Google’s DeepMind neural network has shown that it can invent short videos from a single image frame, and it is pretty cool to understand its functionality.
As DeepMind noted on Twitter, the artificial intelligence model, named “Transframer” — that’s a riff on a “transformer,” a common type of AI tool that whips up text based on partial prompts — “excels in video prediction and view synthesis,” and is able to “generate 30 [second] videos from a single image.”
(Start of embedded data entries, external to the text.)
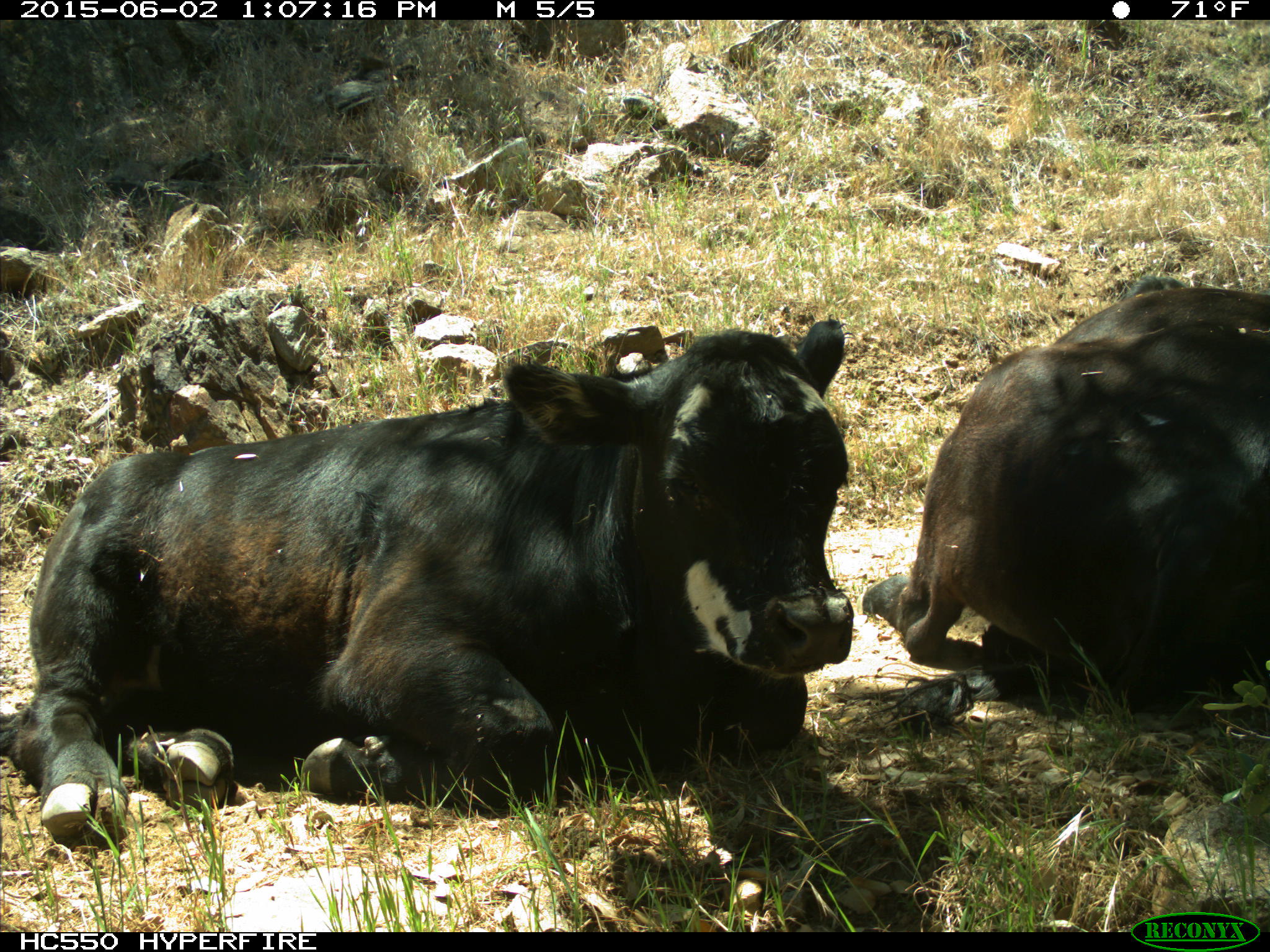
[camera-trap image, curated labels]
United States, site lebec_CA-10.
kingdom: Animalia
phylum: Chordata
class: Mammalia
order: Artiodactyla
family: Bovidae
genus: Bos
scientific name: Bos taurus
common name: domestic cow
Transframer is a general-purpose generative framework that can handle many image and video tasks in a probabilistic setting. New work shows it excels in video prediction and view synthesis, and can generate 30s videos from a single image: https://t.co/wX3nrrYEEa 1/ pic.twitter.com/gQk6f9nZyg
— DeepMind (@DeepMind) August 15, 2022
As the Transframer website notes, the AI makes its perspective videos by guessing the target images’ surroundings with “context images” — in brief, by correctly predicting what one of the chairs below would look like from different views and angles based on extensive training data that lets it “imagine” an actual object from another perspective. Also, Transframer can unify a wide array of tasks, including image segmentation, view synthesis, and video interpolation.
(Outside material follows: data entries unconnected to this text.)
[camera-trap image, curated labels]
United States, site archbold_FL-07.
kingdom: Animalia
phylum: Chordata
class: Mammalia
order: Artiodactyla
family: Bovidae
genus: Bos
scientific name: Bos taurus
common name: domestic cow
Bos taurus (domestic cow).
Transframer works on different types of video generation benchmarks. The research team claims that it is a state-of-the-art model which is likely to be the strongest and most competitive on few-shot view synthesis, and can produce coherent 30-second videos from a single image.
This model is quite impressive as it seems to apply artificial depth perception and perspective to create what the image would look like if someone were to “move” around it, raising the possibility of entire video games based on machine learning techniques instead of conventional rendering.
The proposed model also yielded promising results on eight tasks, including image classification, semantic segmentation, and optical flow prediction with no task-specific architectural components.
The transformer can also be used in different applications, which require learning conditional structure using text or a single image. It will be able to predict and generate video models, novel view synthesis, and multi-task vision.